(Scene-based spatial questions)
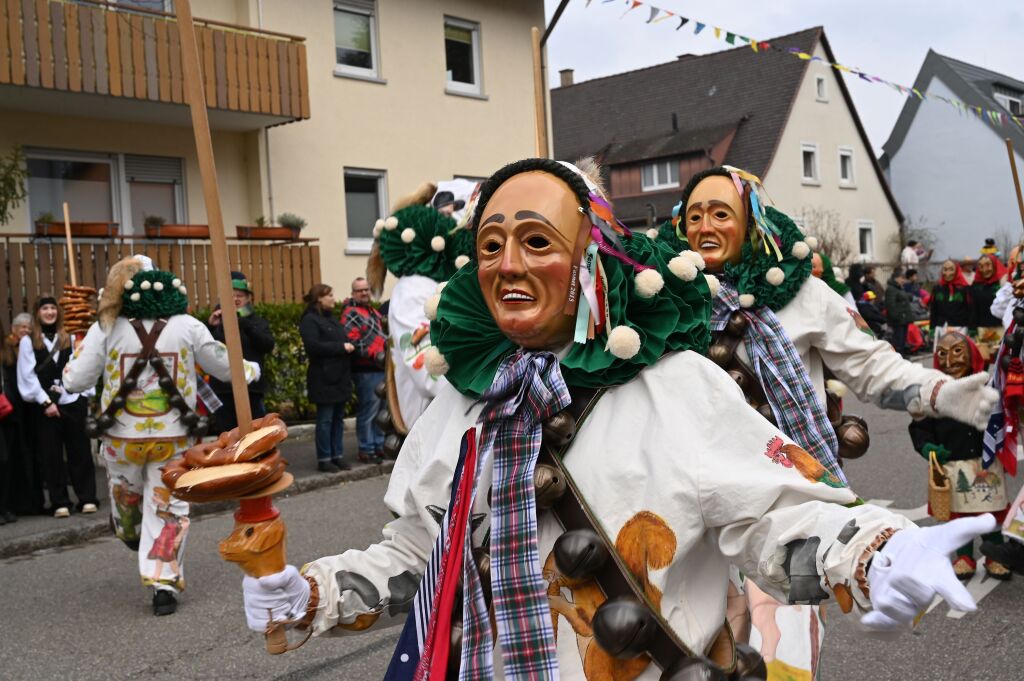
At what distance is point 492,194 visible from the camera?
7.64 feet

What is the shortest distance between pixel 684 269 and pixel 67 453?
7.16 meters

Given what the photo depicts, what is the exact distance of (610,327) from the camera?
2.18 m

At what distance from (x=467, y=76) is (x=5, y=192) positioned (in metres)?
8.86

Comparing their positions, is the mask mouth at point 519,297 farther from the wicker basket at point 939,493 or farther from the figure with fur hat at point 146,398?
the wicker basket at point 939,493

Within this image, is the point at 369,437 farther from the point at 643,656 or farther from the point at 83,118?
the point at 643,656

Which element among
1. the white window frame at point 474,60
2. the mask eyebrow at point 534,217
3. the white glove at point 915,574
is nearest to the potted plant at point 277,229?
the white window frame at point 474,60

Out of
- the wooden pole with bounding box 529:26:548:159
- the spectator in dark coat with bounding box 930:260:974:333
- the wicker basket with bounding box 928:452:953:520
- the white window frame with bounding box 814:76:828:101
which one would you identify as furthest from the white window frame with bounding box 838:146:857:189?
the wooden pole with bounding box 529:26:548:159

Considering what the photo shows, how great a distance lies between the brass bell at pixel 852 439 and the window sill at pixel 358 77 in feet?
40.1

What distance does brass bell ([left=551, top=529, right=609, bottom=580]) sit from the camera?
1975 millimetres

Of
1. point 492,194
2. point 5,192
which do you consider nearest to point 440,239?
point 492,194

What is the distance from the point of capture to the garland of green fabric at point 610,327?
217 centimetres

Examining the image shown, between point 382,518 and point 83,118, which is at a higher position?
point 83,118

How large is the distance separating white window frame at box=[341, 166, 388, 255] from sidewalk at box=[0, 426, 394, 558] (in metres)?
4.77

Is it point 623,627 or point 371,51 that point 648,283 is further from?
point 371,51
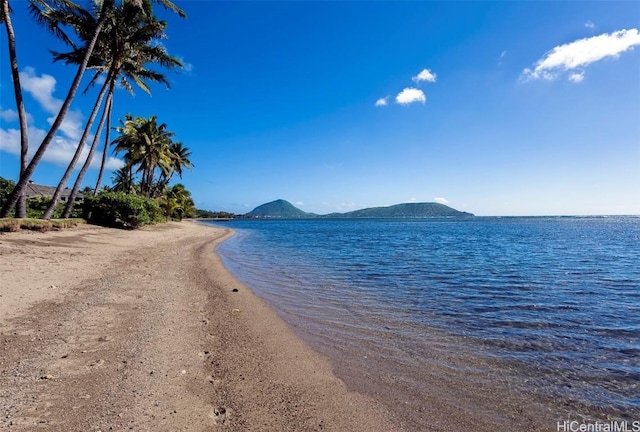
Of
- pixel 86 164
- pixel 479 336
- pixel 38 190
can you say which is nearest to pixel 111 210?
pixel 86 164

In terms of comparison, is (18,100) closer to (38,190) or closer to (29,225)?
(29,225)

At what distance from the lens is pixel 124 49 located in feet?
74.7

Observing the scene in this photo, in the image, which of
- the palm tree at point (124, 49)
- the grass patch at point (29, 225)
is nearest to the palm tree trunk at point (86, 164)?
the palm tree at point (124, 49)

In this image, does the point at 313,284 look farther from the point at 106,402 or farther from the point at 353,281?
the point at 106,402

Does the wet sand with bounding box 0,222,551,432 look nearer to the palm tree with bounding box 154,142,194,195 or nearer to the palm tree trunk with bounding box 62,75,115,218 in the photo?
the palm tree trunk with bounding box 62,75,115,218

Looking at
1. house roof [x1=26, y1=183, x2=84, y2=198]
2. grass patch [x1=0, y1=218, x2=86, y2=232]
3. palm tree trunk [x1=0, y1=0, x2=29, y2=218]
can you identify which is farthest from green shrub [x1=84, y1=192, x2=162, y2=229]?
house roof [x1=26, y1=183, x2=84, y2=198]

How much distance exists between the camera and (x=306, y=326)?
750cm

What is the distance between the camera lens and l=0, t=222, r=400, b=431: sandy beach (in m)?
3.69

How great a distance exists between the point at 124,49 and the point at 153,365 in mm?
25111

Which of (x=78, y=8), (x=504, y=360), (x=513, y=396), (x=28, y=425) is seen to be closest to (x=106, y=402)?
(x=28, y=425)

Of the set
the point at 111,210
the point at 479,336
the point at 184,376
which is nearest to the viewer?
the point at 184,376

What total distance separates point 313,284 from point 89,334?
7672 millimetres

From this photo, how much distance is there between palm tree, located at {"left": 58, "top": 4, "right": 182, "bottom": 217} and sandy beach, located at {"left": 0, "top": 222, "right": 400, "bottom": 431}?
729 inches

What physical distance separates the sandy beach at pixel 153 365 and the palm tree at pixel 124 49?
1853cm
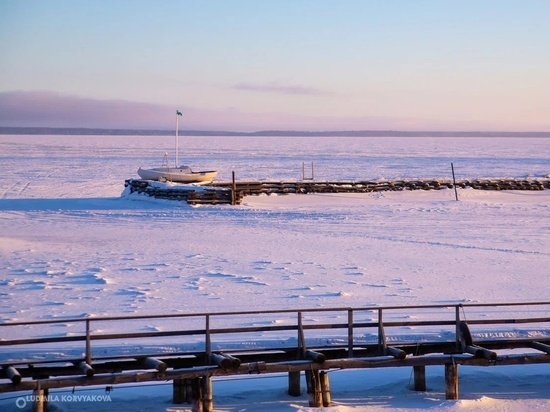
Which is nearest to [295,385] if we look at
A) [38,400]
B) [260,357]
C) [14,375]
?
[260,357]

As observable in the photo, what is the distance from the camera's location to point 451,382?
12688mm

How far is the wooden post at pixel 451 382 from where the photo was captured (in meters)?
12.6

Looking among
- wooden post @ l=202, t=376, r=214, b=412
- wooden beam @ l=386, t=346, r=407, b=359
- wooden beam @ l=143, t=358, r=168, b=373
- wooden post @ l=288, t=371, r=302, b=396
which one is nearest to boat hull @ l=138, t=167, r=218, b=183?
wooden post @ l=288, t=371, r=302, b=396

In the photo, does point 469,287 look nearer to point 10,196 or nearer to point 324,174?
point 10,196

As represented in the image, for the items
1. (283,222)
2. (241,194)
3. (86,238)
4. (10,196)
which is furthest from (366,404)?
(10,196)

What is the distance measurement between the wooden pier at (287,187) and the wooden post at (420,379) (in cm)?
2438

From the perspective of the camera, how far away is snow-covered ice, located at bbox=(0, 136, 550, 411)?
45.0ft

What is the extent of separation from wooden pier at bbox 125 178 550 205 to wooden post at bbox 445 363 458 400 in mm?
24970

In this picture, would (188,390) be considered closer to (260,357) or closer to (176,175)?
(260,357)

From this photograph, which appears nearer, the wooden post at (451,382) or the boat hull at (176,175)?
the wooden post at (451,382)

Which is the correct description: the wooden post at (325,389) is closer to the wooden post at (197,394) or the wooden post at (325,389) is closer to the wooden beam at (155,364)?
the wooden post at (197,394)

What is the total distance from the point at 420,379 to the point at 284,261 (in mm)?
9908

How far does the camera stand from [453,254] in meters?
24.3

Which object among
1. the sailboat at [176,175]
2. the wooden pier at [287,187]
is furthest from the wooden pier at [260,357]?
the sailboat at [176,175]
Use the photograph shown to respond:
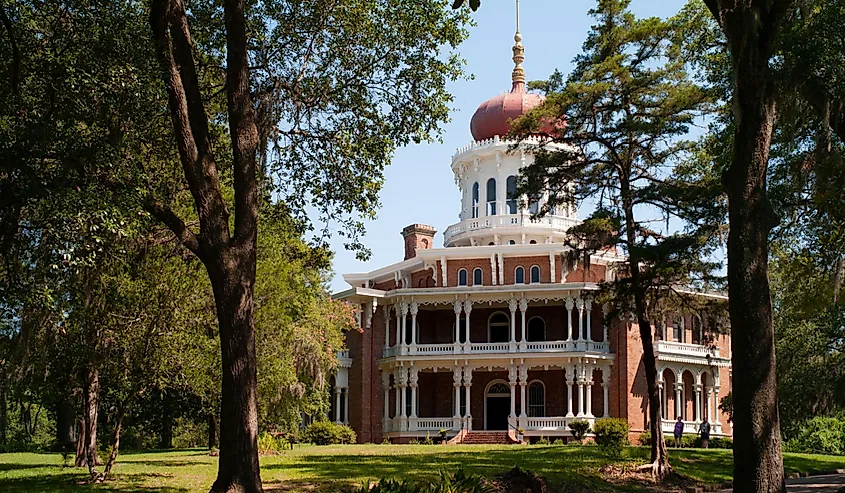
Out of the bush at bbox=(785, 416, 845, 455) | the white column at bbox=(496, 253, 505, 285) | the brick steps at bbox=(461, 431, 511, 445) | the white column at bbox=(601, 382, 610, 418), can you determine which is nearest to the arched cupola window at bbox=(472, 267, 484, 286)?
the white column at bbox=(496, 253, 505, 285)

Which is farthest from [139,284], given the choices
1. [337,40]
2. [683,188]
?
[683,188]

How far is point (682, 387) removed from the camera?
50844 mm

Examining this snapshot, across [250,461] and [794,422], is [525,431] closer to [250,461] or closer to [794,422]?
[794,422]

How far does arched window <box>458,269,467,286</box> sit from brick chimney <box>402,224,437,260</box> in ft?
15.5

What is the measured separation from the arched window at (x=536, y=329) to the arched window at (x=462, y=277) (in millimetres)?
4232

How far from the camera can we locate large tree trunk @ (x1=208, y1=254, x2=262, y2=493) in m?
13.9

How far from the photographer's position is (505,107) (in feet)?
182

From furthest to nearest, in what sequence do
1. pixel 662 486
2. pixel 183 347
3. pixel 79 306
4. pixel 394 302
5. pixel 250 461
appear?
pixel 394 302
pixel 662 486
pixel 183 347
pixel 79 306
pixel 250 461

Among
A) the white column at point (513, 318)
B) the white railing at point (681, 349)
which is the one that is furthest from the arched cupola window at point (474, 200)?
the white railing at point (681, 349)

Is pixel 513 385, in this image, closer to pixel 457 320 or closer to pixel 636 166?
pixel 457 320

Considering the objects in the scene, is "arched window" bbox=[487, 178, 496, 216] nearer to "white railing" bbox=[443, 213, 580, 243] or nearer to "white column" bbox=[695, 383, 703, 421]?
"white railing" bbox=[443, 213, 580, 243]

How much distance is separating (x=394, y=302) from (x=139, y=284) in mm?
34461

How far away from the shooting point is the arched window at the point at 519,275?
171 feet

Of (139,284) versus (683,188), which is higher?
(683,188)
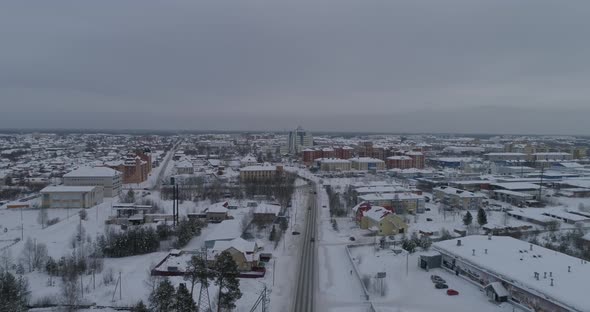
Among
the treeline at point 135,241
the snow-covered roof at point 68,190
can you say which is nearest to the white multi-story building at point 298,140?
the snow-covered roof at point 68,190

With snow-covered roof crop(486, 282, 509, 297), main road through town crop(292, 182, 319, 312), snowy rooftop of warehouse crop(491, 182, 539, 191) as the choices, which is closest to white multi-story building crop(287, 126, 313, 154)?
snowy rooftop of warehouse crop(491, 182, 539, 191)

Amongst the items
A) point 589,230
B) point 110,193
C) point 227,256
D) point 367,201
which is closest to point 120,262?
point 227,256

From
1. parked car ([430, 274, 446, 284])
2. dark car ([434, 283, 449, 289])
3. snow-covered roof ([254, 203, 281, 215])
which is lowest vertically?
dark car ([434, 283, 449, 289])

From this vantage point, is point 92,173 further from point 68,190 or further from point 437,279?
point 437,279

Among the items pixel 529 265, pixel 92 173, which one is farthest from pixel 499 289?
pixel 92 173

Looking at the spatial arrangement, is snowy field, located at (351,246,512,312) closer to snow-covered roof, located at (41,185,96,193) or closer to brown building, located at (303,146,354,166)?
snow-covered roof, located at (41,185,96,193)

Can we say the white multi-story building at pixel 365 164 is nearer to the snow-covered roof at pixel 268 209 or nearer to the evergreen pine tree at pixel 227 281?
the snow-covered roof at pixel 268 209
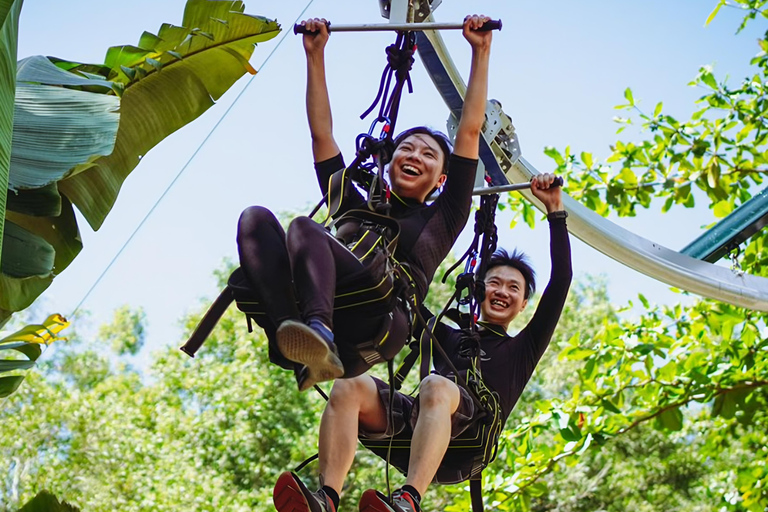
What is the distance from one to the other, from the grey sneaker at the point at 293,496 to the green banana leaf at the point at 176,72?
44.4 inches

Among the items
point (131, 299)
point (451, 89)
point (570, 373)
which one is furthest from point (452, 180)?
point (131, 299)

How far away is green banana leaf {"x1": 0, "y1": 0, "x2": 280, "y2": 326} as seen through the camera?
250 cm

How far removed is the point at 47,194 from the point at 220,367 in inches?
343

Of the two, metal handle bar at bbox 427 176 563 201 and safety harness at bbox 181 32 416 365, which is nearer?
safety harness at bbox 181 32 416 365

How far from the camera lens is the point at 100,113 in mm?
2561

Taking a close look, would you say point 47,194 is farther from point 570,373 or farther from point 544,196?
point 570,373

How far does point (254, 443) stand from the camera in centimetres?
1066

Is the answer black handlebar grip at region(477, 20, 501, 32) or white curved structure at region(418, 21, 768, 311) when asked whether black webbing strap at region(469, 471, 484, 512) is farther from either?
black handlebar grip at region(477, 20, 501, 32)

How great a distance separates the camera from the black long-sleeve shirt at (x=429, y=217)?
2.40 m

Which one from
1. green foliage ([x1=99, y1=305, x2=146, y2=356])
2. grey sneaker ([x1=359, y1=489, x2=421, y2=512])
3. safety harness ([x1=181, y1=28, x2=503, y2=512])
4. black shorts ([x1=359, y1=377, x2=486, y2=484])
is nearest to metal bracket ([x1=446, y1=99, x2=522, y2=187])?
safety harness ([x1=181, y1=28, x2=503, y2=512])

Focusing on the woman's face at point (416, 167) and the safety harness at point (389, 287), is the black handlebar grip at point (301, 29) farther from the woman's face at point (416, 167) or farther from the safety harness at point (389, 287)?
the woman's face at point (416, 167)

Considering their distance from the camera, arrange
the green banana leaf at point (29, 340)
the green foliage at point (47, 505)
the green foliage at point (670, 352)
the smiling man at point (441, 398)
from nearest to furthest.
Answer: the green foliage at point (47, 505) → the smiling man at point (441, 398) → the green banana leaf at point (29, 340) → the green foliage at point (670, 352)

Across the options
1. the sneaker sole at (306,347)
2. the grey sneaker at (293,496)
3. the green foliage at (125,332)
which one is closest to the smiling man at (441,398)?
the grey sneaker at (293,496)

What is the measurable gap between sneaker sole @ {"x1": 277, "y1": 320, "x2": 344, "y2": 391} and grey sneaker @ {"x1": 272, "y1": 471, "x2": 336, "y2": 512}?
0.99 ft
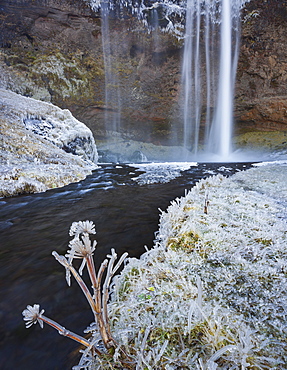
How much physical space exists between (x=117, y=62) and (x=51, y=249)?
28775mm

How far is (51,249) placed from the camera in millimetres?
3086

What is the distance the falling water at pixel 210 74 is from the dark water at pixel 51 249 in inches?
1028

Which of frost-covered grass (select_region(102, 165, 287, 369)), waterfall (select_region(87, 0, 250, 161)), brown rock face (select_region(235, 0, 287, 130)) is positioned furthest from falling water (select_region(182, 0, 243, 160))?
frost-covered grass (select_region(102, 165, 287, 369))

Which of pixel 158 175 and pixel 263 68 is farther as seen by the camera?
pixel 263 68

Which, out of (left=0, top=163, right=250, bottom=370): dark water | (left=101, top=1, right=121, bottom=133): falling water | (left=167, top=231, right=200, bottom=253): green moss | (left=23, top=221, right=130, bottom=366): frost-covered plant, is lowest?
(left=0, top=163, right=250, bottom=370): dark water

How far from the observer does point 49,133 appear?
1291 centimetres

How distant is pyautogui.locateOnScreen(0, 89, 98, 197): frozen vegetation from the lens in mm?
7484

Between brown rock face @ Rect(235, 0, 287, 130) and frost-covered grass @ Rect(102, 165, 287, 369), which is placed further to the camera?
brown rock face @ Rect(235, 0, 287, 130)

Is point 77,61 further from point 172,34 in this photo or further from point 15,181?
point 15,181

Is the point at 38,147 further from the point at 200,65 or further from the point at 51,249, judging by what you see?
the point at 200,65

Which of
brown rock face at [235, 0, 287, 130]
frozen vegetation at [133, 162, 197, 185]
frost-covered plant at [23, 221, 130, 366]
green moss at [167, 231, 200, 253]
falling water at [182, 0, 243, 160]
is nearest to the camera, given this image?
frost-covered plant at [23, 221, 130, 366]

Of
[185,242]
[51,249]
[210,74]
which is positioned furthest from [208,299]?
[210,74]

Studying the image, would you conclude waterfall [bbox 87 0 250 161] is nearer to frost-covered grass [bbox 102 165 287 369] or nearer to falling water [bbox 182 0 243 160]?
falling water [bbox 182 0 243 160]

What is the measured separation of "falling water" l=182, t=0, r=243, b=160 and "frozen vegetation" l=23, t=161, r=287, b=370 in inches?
1151
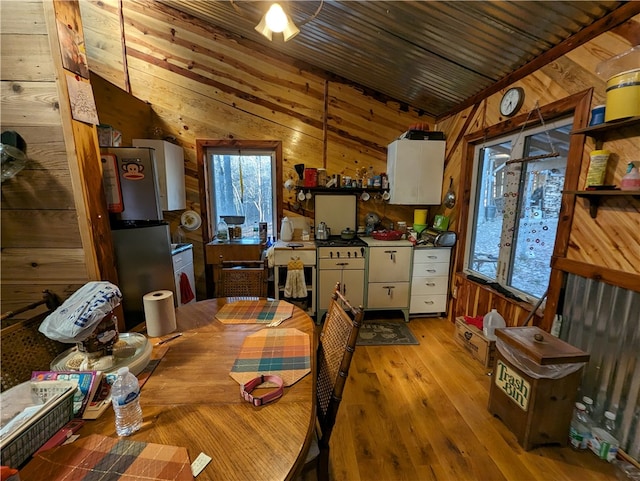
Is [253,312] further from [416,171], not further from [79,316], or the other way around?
[416,171]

## Stated problem
Please count the lines in the material above that contain the word "face", and reply with only that number.

## Answer to the problem
6